O samba só servia para inspirar a nova música, a bossa-nova. Os barroquismos só serviriam para projetar o modernismo brasileiro, tão alvo, planejado, racional. Um avião sem qualquer assento reservado para o passado. Se o Surrealismo ganhou potência no entreguerras europeu a ponto de ser reconhecido em um ensaio de Walter Benjamin como “o último instantâneo da inteligência europeia”, após o fim da ingenuidade da Belle Époque, soterrada violentamente pela bestial força da Grande Guerra, a obra de Maria foi olvidada pelo Brasil, que não queria saber da força sensual de sua escultura e nem de Cobra Grande ou de Samba ou de Yemanjá.


Sem título / Untitled [Canção perdida?], s.d. / n.d


Um Brasil que sonhou com seu futuro sem olhar para a potência de seu passado e que ao tentar se distanciar da onda de autoritarismo que havia atingido o país até o fim do Estado Novo, em 1945, não viu chegar aquela que já vinha se formando e que atingiria em cheio sua frágil democracia, em 1964. “A insensatez”. Maria confessou saber que suas deusas e monstros pareceriam sempre sensuais e bárbaros. Acredito que tenha errado no “sempre” ou ao não imaginar que viria um tempo em que sua imaginação sensual e bárbara, seria abraçada por um Brasil que agora delas precisa.

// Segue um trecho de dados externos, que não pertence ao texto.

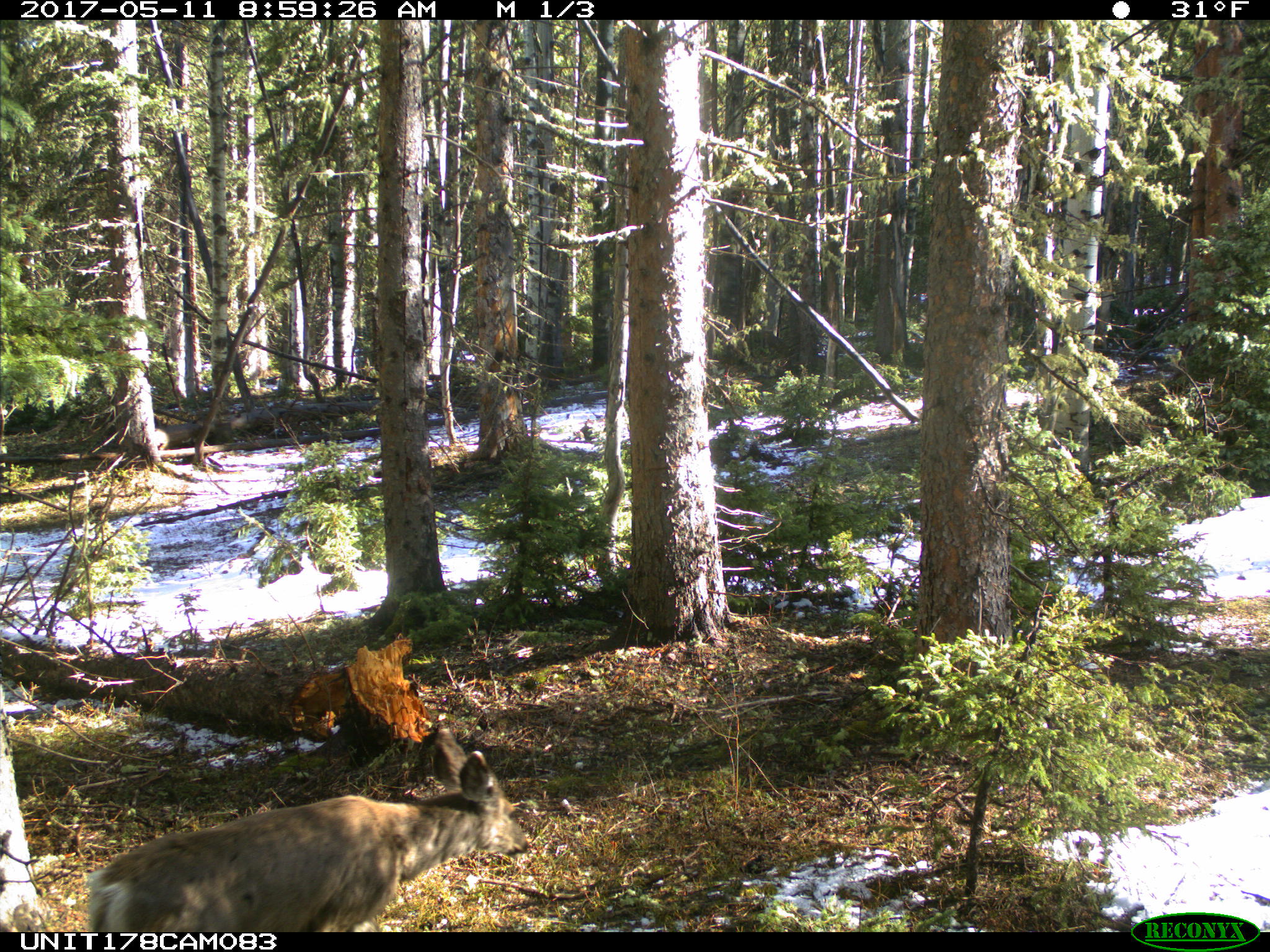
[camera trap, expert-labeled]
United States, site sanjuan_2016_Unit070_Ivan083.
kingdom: Animalia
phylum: Chordata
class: Mammalia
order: Artiodactyla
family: Cervidae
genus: Odocoileus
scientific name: Odocoileus hemionus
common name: mule deer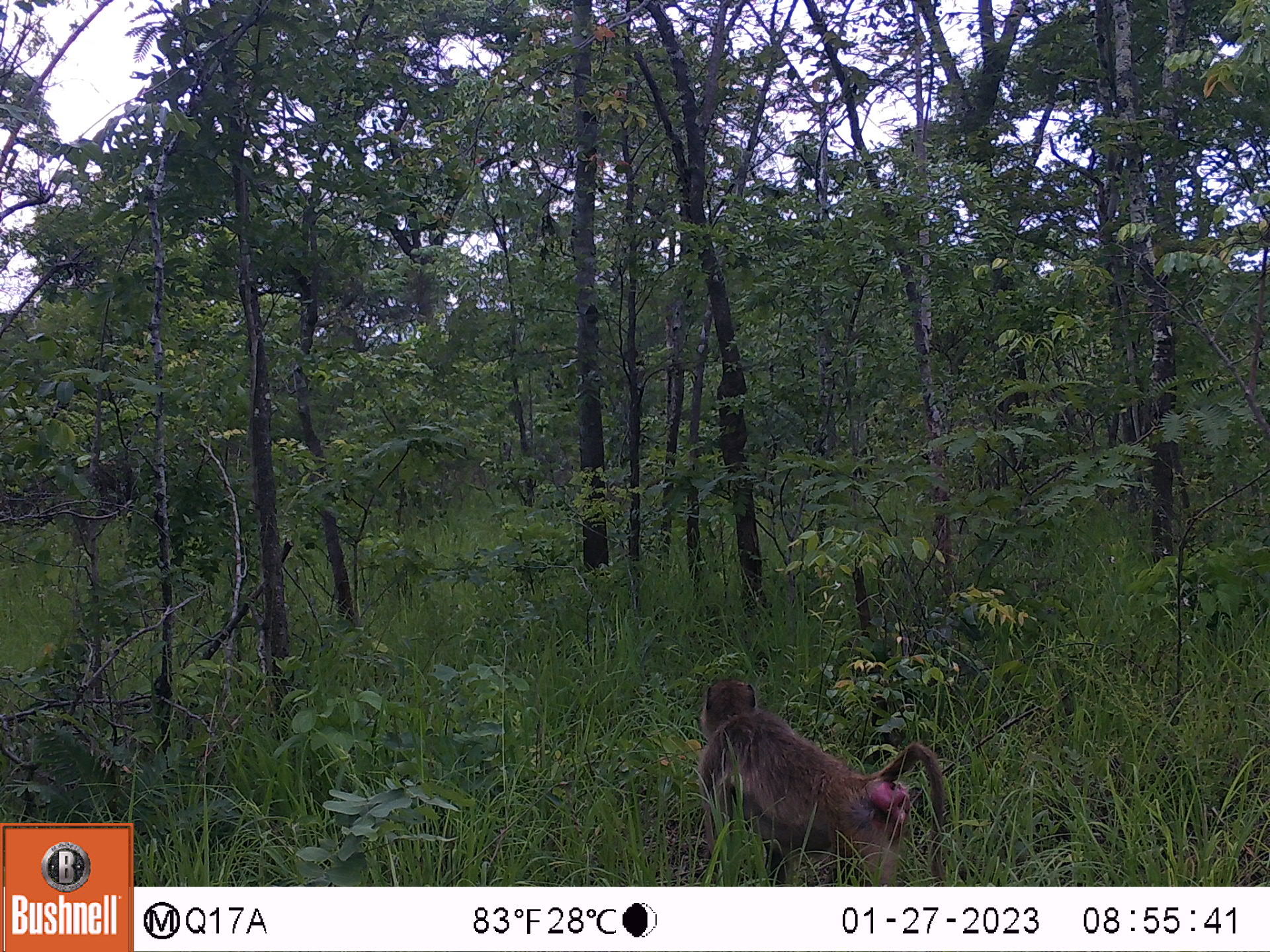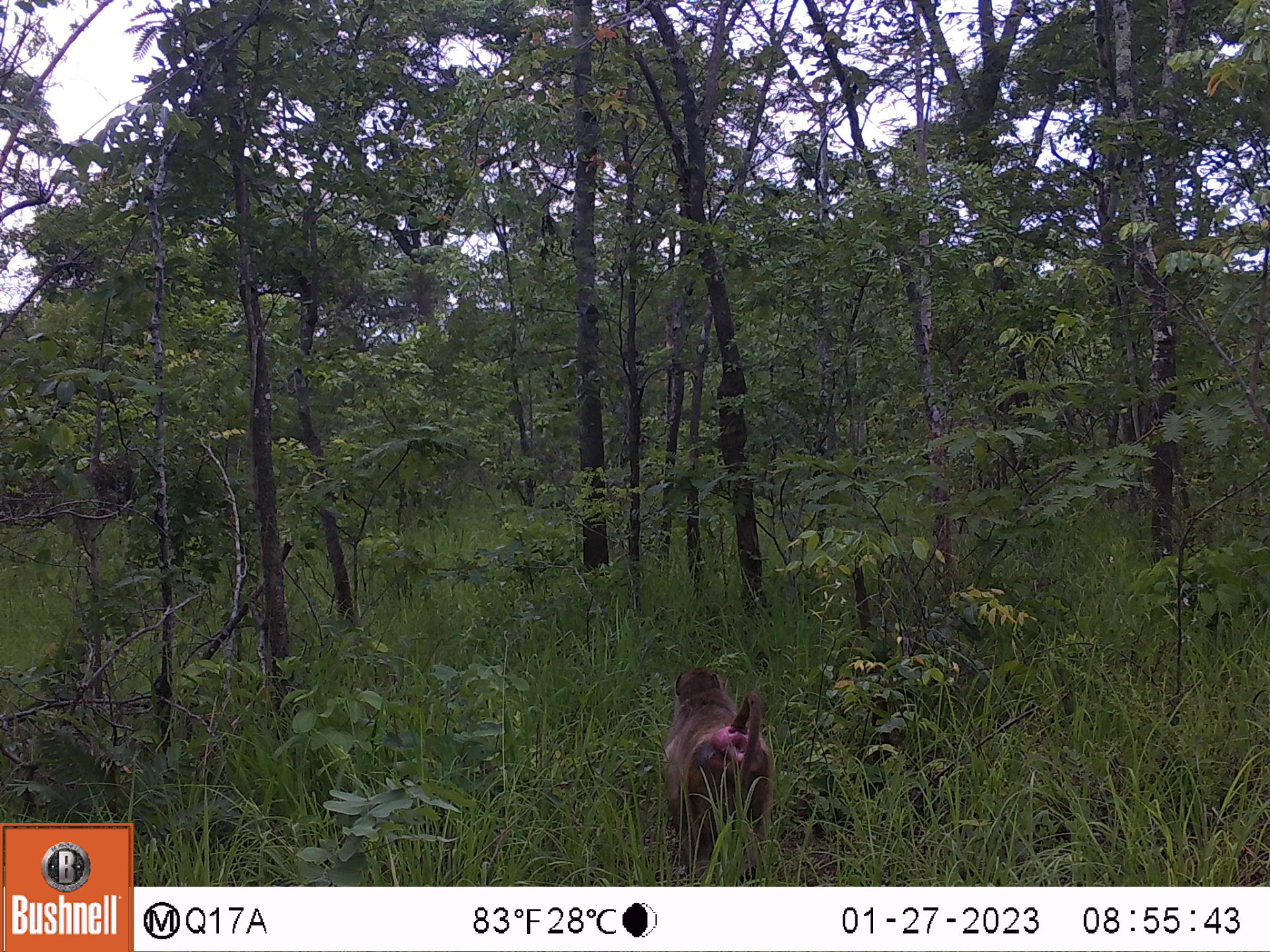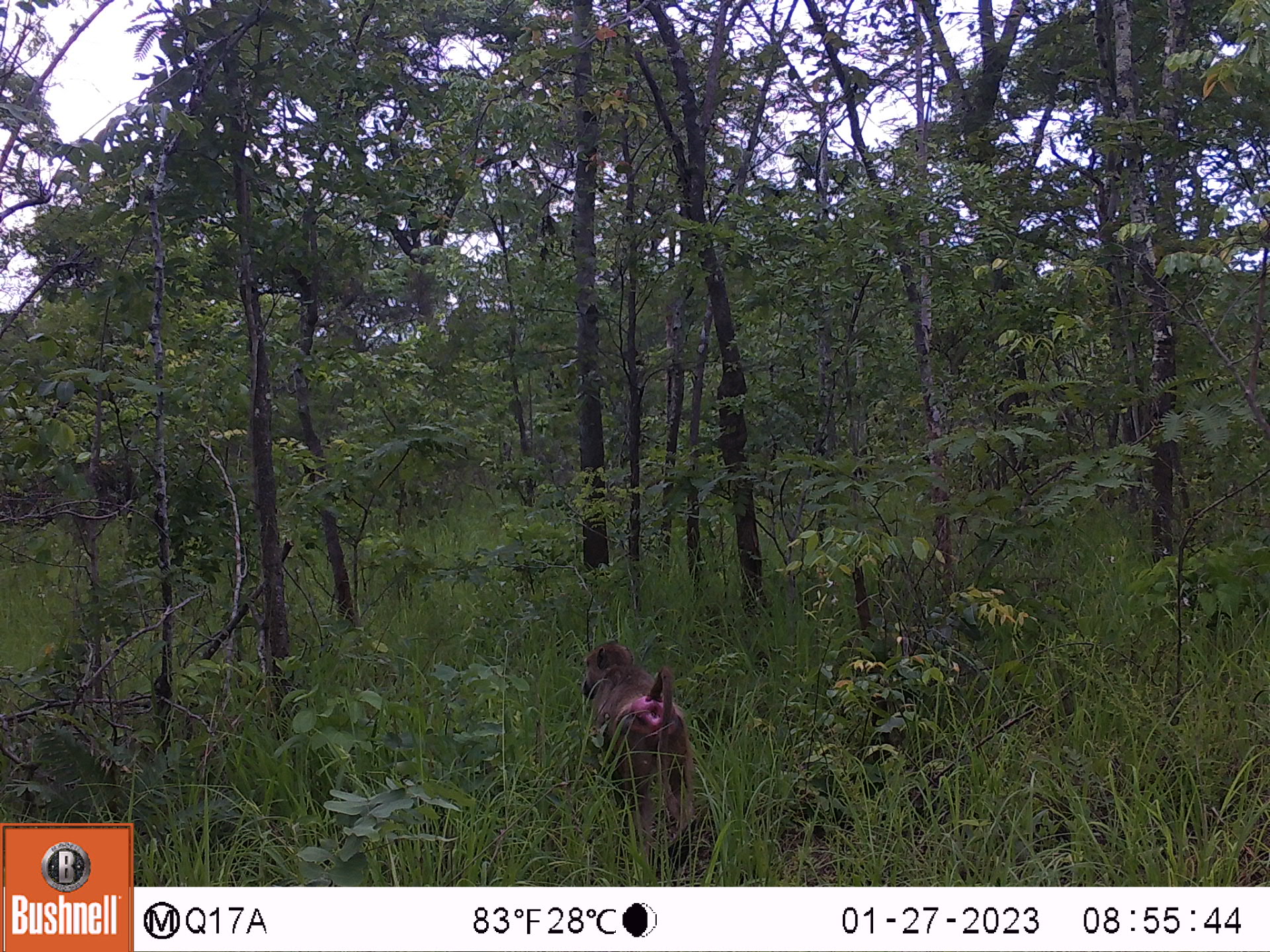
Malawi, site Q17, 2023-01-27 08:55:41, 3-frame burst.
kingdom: Animalia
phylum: Chordata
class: Mammalia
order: Primates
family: Cercopithecidae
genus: Papio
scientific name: Papio cynocephalus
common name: yellow baboon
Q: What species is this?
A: Yellow baboon (Papio cynocephalus).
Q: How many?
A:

Nos últimos vinte anos a mulher relegada pela força erótica e mágica de sua arte vem sendo relembrada e sua obra está vista e revista. As sementes daquele entrelaçamento entre corpo e Natureza, plantadas por Maria, brotam das profundezas, quando precisamos delas. Acontece que uma época se lembra, muitas vezes, daquilo que ela precisa se lembrar em seu passado. É possível que seja hoje o dia em que mais precisamos daquilo que Maria sonhou. Hoje, quando nos deparamos com uma nova onda de forças repressivas que nunca nos abandonaram, enxergamos nas esculturas de Maria a potência monstruosa e sensual do Brasil.


A mulher e sua sombra, 1946. Escultura em bronze, 143.4×179.7x 59.4cm. Palácio do Itamaraty, Brasília.